09- Bonjour Mohammed et Boogat. Je m’appelle Tompson. Dans un de tes textes, tu répètes souvent que tu ne sais pas et ben moi non plus. Je ne sais pas toujours. Y’a-t-il une vie après la mort? Je ne sais pas, parce que je n’ai jamais été mort. Y’a-t-il une vie après Bordeaux ? Ça je le sais, parce que je suis encore vivant. J’ai le choix de faire de ma vie un enfer ou un paradis. À Bordeaux, je ne suis ni dans l’un, ni dans l’autre. Le temps s’est arrêté. Le temps de réfléchir. Réfléchir et rêver. Rêver de voyage. Tu as déjà été au Panama. Moi je rêve du Cameroun. C’est là que je suis né. Y a-t-il une vie pendant Bordeaux..? Je crois que oui, parce que vous êtes là. Mohammed et Boogat à Souverains anonymes. Et je vous remercie.

10- Bonjour Mohammed et Boogat. Mon nom d’artiste c’est Master Tib. Moi c’est ta pièce ‘’l’Ombre d’un doute’’ qui me rappelle mon propre doute quand par exemple avant de monter sur scène, j’ai le track. Je ne sais jamais comment je vais rendre ma performance. Ce doute là est important, il donne beaucoup d’adrénaline. Toi Mohammed, tu es à ton premier album, j’imagine que tu as dû douter avant de te lancer officiellement dans l’arène du show bisness. Tu ne semble pas un gars de compromis. Quel compromis tu ne feras jamais pour satisfaire les faiseurs d’images..?

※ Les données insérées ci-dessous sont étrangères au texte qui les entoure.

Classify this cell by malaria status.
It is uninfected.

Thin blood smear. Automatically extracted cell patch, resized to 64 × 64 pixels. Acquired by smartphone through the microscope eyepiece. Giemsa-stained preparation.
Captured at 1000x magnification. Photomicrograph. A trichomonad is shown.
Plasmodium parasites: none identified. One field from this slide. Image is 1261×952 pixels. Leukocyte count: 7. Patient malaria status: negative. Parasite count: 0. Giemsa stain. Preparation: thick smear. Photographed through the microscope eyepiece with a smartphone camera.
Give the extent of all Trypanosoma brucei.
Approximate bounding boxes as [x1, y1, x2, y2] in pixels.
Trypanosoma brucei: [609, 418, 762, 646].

11- Bonjour Mohammed et Boogat. Je m’appelle Réjean. À 62 ans, je devrais savoir plus de choses sur la vie que lorsque j’avais 20 ans. Et pourtant, j’ai encore des questions. Par exemple depuis que je suis à Bordeaux, je sais que les membres de ma famille m’aiment toujours, mais sont-ils encore fiers de moi. Ça, je ne le sais pas. Parfois, je me dis oui, parfois je me dis non. Je ne le sais pas. Ce n’est pas toujours évident à vivre comme question. Par ailleurs, une de tes chansons s’appelle : ‘’Il faut que j’écrive’’. Ça m’a rappelé que ce qui me manque beaucoup à Bordeaux c’est l’écriture. Dehors, j’écrivais beaucoup. Parfois des journées entières. Écrire des factures et des reçus à mes clients, c’est un plaisir qui me manque ici. Mais peut-être qu’en attendant de revenir aux factures, je vais me mettre à écrire des poèmes et des chansons moi aussi. J’aurais au moins gagné ça de mon passage à Bordeaux. Et qui sait..? Peut-être que ma famille sera fier de moi. Je ne sais pas, mais ça vaut la peine d’essayer. En tout cas Merci à vous deux, Mohammed et Boogat, d’être aussi inspirants.

12- Mohammed et Boogat, votre pièce ‘’Il faut que j’écrive’’, aurait pu s’appeler ‘’Il faut que je chante’’, mais tu ne chantes pas Mohammed, tu slames, moi aussi il m’arrive de slamer, mais ce dont je ne peux pas me passer c’est chanter. ‘’Il faut que je chante’’. Il ne passe pas une journée sans que je chante, n’importe quoi, mes chansons ou celles des autres, du R&B, de la balade, du rap, il faut que je chante, c’est ce qui me garde léger, ce qui me garde vivant. Alors avant de passer à la musique de Boogat et les paroles de Mohammed, voici ma petite dernière chanson de circonstance ‘’Show time’’ .………… Maintenant, à vous de chanter et à nous de vous applaudir.

13- Mohammed et Boogat. C’était un plaisir et un honneur de vous recevoir à notre émission aujourd’hui. Je ne sais pas si je vais vous revoir un jour, mais si cela arrive, ça ne sera pas à Bordeaux. Ça sera soit à votre show ou à mon show.. Qui vivra verra. Je salue votre collaboration. Je vous souhaite le succès, le bonheur et la santé. Et aux noms de tous mes camarades Souverains, je vous déclare Mohammed et Boogat, Souverains anonymes.